This weekend we celebrate Father’s Day. A wonderful tradition that most families will celebrate with a family BBQ, a visit to the folks house, and gifts for dad. Its a day we use to say thank to our Fathers for all they do to support us in life. The role of Father has changed some in these modern times. There is still the traditional role of father but there are other male role models like step-fathers, grandfathers, brothers, godfathers, and special friends that are honored this day. It really doesn’t matter how they step in to show guidance, love and help we take the time today to say thank you. While looking up about Fathers Day I found some interesting articles. Did you know that Father’s day is celebrated on Saint Joseph’s Day, or Feast of Saint Joseph (Festa di San Giuseppe), which is observed on March 19 in most Catholic Countries. This day honors the husband of the Virgin Mary and father of Jesus Christ. This day was dedicated to St. Joseph as early as the 10th century and many customs and celebrations were established for this celebration over the years. Here in America we celebrate Father’s Day on the third Sunday of June. The tradition though of Father’s Day has only been officially recognized in the United States since 1972. We just want to say “Thank You” to all the wonderful dads, grandfather, godfathers, priests and to the Holy Father today for all you do to bring the light of Christ to your children.
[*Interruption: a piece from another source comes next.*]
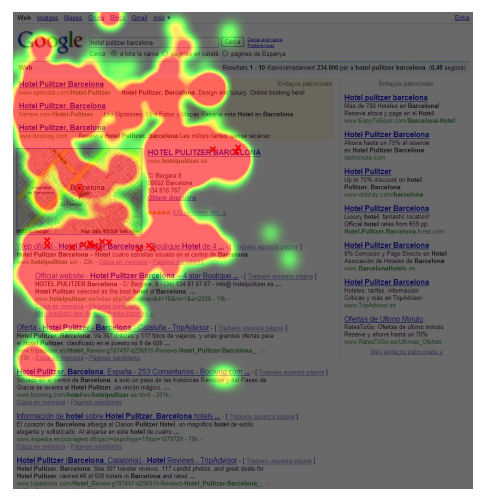 Popular Eye Tracking Studies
  • While Mother’s Day holds the record for most phone calls, Father’s Day has the most collect calls
  • In America, observers spend over $1 billion every year buying gifts for their father.
  • Hallmark considers Father’s Day to be the fifth largest card giving holiday.
  • Children whose fathers are involved in their life in a beneficial way tend to do better in school and stay out of trouble.
  • Scientists polled over a thousand adults to find that 28% felt that their fathers had the most influence on their lives, 53% chose their mothers and 15% credited both parents the same amount.
  • About 80% of post WWII children grew up with two biological married parents.
  • 24 American children live without their biological father. This is about 35%.